FIVE STARSAt the heart of Almanac of the Dead is Seese, a haunted, enigmatic survivor of the fast-money, high-risk world of drug dealing--a world in which the needs of modern America exist in a dangerous balance with Native American traditions. In Tucson she encounters Lecha, a well-known psychic hiding from the consequences of her celebrity, whose larger duty is to transcribe the ancient, painfully preserved notebooks that contain the history of her people--the Almanac of the Dead.
A many-layered narrative unfolds to tell the tragic story of the clash of civilizations.
"Those who can't learn to appreciate the world's differences won't make it. They'll die."This was Games of Thrones, meets Breaking Bad, with engaging, graphic and enlightening prose. The book consists of snapshots into a slew of diverse and broken characters, who realize how ruthless life can be. This is dense and long (763 pg's the longest novel I've read), but that didn't diminish the wonderful experience of reading this book. At the core of this is the idea being reinforced over and over again that we must remember and know the history of our people. In America Native American history in school isn't taught and Christopher Columbus continues to be regarded as a hero. This book is a a step in the right direction, because it starts the conversation with the unflinching truth about the Native American genocide.

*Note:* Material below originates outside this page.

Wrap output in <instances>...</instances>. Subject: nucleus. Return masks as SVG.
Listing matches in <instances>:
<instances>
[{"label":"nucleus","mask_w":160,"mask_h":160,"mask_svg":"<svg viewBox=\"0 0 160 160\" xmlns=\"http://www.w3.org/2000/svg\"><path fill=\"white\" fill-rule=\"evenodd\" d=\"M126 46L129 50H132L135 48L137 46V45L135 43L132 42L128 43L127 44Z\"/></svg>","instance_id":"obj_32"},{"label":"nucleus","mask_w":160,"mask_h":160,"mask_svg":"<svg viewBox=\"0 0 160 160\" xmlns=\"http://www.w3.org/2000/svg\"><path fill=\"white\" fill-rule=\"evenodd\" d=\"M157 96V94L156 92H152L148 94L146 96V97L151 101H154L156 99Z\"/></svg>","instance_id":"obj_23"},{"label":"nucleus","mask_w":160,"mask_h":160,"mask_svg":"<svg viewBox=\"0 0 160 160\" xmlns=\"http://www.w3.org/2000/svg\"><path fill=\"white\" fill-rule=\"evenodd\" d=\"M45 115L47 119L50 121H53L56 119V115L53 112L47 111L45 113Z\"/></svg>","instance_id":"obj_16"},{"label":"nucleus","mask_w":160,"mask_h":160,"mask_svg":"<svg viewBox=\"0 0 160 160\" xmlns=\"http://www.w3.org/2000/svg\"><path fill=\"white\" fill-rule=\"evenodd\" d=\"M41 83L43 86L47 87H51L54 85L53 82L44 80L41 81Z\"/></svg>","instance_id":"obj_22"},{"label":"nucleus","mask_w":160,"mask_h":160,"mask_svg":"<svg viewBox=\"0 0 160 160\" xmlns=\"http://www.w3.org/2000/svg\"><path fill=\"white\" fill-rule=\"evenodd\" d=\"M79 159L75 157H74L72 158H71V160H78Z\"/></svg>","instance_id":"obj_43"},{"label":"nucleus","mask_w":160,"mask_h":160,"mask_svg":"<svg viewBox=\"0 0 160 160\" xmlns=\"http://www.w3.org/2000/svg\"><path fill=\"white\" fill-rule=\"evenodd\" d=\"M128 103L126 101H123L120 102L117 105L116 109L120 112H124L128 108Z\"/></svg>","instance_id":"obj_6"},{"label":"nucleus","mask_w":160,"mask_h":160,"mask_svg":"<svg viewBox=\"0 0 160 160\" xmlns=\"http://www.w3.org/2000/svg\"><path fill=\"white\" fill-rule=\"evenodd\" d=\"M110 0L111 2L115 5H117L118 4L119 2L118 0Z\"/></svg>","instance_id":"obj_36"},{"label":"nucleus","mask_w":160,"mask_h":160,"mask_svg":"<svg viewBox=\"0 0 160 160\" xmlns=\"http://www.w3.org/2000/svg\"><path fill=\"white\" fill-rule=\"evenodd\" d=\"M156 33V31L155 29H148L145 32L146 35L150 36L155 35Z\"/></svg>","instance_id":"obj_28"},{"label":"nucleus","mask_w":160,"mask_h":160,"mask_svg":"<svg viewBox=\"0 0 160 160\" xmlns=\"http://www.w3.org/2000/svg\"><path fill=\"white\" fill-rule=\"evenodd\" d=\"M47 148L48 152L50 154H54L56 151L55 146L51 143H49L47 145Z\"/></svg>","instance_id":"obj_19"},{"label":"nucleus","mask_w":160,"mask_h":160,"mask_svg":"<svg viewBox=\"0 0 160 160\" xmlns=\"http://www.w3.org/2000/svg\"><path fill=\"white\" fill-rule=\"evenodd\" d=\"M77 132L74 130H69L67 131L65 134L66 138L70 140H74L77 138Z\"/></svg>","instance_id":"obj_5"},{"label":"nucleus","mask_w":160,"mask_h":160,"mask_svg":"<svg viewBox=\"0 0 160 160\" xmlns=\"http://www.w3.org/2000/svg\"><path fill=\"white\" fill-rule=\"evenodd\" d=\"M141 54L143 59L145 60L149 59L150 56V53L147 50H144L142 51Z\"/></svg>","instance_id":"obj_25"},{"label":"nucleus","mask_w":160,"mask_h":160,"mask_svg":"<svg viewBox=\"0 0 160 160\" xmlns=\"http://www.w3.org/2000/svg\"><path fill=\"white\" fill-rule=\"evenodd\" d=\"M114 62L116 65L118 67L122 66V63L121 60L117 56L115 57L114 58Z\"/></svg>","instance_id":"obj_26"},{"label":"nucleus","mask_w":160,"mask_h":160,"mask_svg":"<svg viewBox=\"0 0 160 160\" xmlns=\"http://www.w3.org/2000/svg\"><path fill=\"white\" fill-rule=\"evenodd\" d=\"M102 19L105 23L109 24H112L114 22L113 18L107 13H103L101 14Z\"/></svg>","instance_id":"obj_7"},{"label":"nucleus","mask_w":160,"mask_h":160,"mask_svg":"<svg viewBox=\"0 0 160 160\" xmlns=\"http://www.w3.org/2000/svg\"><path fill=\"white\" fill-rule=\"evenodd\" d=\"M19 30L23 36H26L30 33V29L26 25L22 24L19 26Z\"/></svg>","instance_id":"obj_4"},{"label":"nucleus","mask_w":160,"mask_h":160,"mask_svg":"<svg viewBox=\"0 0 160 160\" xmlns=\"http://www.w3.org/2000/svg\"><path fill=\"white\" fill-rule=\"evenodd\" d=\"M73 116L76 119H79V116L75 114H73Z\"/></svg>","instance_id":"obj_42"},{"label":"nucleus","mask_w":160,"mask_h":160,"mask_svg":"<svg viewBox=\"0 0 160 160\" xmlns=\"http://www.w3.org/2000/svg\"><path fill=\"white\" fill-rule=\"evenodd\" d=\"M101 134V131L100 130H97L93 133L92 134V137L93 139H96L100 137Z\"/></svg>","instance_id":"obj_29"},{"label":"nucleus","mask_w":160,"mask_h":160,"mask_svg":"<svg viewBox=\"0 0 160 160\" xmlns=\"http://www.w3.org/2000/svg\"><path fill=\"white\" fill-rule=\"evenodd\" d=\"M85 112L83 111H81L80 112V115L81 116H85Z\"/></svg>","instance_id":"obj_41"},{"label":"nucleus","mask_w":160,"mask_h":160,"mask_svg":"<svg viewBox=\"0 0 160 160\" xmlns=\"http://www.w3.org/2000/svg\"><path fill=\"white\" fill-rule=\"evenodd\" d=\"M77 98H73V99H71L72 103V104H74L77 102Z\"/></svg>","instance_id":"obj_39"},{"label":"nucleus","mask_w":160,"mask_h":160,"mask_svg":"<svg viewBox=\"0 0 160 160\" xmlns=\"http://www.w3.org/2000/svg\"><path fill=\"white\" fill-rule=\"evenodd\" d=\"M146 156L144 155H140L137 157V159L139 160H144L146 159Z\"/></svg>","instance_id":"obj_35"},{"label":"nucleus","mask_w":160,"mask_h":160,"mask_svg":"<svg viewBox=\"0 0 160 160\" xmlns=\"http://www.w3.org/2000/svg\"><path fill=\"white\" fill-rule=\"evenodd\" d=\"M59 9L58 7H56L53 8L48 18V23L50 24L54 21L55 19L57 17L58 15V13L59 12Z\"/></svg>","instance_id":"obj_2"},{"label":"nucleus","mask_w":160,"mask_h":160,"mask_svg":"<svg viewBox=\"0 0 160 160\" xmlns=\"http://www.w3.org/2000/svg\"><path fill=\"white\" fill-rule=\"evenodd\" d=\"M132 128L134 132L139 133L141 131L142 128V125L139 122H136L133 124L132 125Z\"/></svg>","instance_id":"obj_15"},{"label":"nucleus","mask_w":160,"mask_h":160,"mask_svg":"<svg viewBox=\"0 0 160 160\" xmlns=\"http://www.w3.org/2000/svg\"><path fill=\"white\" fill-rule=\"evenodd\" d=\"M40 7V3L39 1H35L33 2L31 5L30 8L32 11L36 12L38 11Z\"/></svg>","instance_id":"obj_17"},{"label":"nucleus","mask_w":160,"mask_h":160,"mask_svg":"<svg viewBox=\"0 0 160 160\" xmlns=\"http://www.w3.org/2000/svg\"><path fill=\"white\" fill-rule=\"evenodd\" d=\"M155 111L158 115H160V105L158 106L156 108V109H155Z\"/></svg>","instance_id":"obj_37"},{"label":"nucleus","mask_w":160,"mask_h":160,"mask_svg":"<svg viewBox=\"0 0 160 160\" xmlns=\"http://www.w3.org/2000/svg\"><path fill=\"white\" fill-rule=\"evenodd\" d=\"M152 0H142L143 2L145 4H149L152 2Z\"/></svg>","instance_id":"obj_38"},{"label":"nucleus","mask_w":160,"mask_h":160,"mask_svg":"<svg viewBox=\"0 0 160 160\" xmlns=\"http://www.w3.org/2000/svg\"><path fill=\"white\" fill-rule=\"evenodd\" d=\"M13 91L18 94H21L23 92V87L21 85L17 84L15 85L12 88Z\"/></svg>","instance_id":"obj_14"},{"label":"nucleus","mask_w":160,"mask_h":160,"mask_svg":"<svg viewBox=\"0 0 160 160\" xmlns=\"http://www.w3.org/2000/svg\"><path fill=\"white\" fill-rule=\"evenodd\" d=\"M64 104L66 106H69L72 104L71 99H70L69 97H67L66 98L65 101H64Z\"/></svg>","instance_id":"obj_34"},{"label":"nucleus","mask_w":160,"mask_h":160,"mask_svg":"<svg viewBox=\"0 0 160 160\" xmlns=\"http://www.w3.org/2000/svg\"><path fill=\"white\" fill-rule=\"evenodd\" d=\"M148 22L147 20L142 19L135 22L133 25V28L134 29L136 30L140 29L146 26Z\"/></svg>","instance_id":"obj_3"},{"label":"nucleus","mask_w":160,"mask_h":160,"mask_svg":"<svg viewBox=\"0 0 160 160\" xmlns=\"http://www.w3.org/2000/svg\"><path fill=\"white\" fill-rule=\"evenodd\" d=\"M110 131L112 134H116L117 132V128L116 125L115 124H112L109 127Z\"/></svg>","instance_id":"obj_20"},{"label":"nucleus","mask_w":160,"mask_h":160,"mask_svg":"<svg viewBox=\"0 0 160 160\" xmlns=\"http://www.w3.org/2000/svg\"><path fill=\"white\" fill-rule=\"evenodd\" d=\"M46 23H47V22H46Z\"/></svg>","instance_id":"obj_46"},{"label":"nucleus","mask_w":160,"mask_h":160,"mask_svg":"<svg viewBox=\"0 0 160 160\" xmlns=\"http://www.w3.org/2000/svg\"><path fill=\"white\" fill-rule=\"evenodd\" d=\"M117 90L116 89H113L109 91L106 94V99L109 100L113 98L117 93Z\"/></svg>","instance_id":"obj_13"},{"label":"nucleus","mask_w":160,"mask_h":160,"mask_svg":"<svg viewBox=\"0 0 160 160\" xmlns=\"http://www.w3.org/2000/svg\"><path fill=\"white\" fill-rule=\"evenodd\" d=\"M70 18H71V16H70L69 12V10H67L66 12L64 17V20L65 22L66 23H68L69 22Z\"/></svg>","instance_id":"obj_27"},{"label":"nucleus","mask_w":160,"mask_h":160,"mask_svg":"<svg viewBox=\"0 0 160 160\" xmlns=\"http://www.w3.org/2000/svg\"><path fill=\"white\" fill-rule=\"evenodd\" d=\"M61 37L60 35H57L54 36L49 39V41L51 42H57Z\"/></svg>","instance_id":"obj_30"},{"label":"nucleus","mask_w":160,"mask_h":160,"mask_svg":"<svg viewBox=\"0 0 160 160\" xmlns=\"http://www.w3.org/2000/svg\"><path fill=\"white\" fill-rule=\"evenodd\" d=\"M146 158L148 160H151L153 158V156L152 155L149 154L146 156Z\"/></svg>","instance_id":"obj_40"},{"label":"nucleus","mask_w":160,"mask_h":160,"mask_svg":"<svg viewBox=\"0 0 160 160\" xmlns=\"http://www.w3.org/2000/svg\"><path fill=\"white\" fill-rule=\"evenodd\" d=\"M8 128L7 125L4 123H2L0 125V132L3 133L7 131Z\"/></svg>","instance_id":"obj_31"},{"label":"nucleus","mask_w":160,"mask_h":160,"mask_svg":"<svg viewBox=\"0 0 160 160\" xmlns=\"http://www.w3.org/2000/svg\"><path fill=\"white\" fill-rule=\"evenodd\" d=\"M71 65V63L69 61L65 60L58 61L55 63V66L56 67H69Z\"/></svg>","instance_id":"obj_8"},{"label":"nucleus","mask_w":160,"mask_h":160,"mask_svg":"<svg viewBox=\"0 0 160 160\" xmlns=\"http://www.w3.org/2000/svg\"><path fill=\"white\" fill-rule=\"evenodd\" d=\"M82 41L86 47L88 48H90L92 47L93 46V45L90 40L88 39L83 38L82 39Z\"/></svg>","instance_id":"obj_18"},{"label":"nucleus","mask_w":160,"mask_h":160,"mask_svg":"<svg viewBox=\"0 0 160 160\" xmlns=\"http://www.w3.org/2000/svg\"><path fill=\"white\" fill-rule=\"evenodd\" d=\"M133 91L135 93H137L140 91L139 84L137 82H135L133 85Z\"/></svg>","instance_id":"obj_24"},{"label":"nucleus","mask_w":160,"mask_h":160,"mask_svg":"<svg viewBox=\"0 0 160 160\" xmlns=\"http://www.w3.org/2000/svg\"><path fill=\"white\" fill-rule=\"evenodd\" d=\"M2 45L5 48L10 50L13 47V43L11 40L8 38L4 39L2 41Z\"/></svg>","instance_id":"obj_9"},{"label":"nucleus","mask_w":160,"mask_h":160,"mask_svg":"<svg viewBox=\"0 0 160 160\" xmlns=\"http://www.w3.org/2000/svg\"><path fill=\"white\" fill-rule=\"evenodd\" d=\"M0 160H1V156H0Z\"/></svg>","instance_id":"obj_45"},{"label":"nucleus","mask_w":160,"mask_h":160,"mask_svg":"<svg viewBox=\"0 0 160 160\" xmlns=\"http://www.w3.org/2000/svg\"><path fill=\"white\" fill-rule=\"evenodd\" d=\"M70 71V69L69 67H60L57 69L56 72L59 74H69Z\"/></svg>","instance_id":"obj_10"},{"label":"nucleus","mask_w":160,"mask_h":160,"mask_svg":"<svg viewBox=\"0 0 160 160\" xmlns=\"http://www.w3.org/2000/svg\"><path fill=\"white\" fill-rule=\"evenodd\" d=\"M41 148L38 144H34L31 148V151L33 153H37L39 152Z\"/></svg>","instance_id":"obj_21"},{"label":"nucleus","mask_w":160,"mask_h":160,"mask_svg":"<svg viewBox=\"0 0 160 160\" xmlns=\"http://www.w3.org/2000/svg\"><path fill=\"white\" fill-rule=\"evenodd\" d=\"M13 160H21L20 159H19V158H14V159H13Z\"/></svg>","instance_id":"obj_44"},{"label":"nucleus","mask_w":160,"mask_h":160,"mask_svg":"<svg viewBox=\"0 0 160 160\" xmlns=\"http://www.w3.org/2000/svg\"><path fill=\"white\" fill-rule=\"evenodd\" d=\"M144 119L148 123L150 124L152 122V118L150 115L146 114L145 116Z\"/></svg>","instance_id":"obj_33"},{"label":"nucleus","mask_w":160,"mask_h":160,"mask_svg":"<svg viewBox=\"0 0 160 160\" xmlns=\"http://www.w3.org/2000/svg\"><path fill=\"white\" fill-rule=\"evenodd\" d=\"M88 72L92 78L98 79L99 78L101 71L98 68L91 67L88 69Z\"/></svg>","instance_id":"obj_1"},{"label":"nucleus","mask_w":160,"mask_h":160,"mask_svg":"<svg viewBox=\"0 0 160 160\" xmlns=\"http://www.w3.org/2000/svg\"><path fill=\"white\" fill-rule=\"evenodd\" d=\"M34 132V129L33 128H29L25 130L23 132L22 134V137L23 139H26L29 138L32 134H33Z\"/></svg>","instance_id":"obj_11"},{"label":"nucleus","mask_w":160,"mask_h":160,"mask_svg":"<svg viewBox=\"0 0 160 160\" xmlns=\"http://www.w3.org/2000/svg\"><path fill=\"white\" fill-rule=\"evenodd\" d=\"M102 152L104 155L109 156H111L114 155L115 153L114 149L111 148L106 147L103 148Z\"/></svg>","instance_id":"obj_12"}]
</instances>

Alot of criticism of this novel talks about homosexual characters being portrayed as evil. But at I was reading I thought that was a unfair characterization. Every character was more nuanced than good or evil. There were some graphic and disturbing scenes which involved rape and molestation, but the author clearly wants you to be uncomfortable. The point is that your comfort is taken away, so you can better relate to the turmoil and ugliness described in the novel.
There is wonderful insights and thoughts that challenge the reader to look at things they may be used to turning away from. The spiritual connection that has been lost to the earth is a reoccurring theme, but did not come off as preachy at all. Religion is used to manipulate and profit. Characters are betrayed, lost and grasping for hope where they can. I was emotionally reminded of things that this book didn't directly address, but the intimacy described is relateable for everyone.
"The ancestors had called Europeans the 'orphan people' and had noted that as with orphans taken in by selfish or coldhearted clanspeople, Few Europeans remained whole."I would recommend this book to anyone who wants to experience an educational, engaging, and powerful glimpse into a different culture. My book club, didn't finish the book when we met on account of the length, but we all took memorable and important lessons from it. The ending seems unfinished, but it's not. This book makes you recognize and experience the power of stories, and made me immensely grateful.